Dünyada milyarlarca insanın sofrasına gelen ekmeğin ardında görünmez bir kahraman var: amonyak (NH₃). Azot açısından zengin bu bileşik, modern tarımın en önemli hammaddesi olarak kabul ediliyor. Ancak bilim insanları, amonyağın kontrolsüz üretimi ve kullanımıyla birlikte çevre ve insan sağlığı üzerinde giderek artan etkiler konusunda uyarıyor.

Amonyak, renksiz, keskin kokulu ve suda kolay çözünen bir gazdır. 1774 yılında İsveçli kimyager Carl Wilhelm Scheele tarafından ilk kez izole edilen bu madde, bugün sanayinin temel yapı taşlarından biridir. Amonyak doğada azot döngüsünün bir parçası olarak hayvansal atıklarda, çürüyen organik maddelerde ve bazı mikroorganizmalar tarafından doğal olarak üretilir. Ancak günümüzde kullanılan amonyağın büyük bölümü doğadan değil, Haber-Bosch süreci adı verilen endüstriyel yöntemle üretilmektedir.
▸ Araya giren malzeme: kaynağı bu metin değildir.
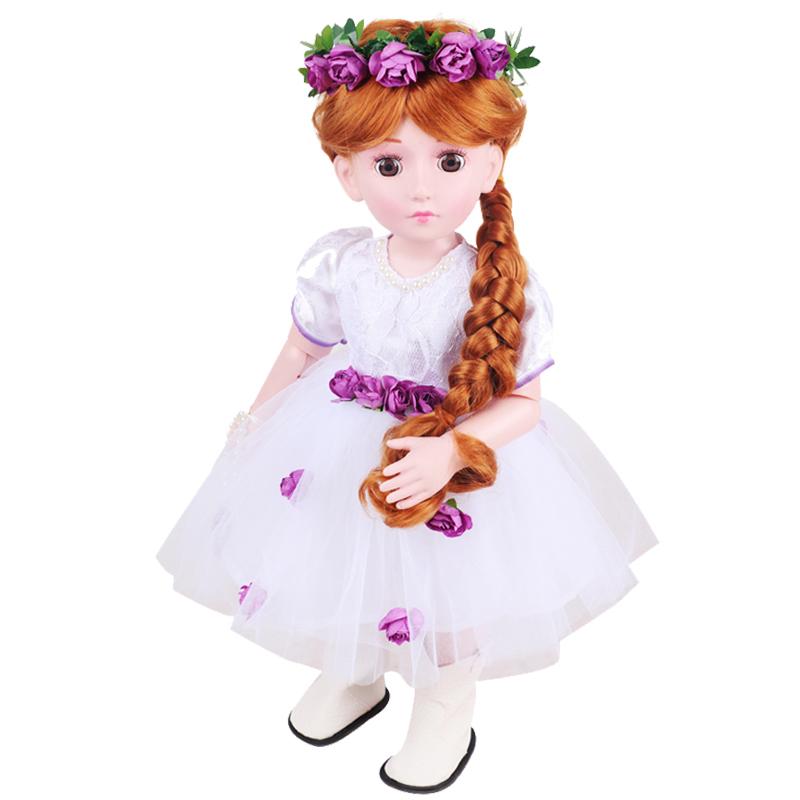婉儿会说话对话眨眼的智能蓝牙充电仿真儿童宝宝女孩玩具洋娃娃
Bu süreçte atmosferdeki azot gazı (N₂), yüksek basınç ve sıcaklık altında hidrojen gazı (H₂) ile birleştirilerek amonyak (NH₃) sentezlenir. Reaksiyon ekzotermiktir, yani ısı açığa çıkar. Bu yöntem sayesinde yılda yaklaşık 180 milyon ton amonyak üretilmektedir. Üretilen amonyağın yaklaşık %80’i gübre üretiminde kullanılır. Bu sayede bitkiler büyümek için gerekli olan azotu doğrudan alabilir, tarımsal verim artar ve dünya nüfusunun beslenmesi sağlanır.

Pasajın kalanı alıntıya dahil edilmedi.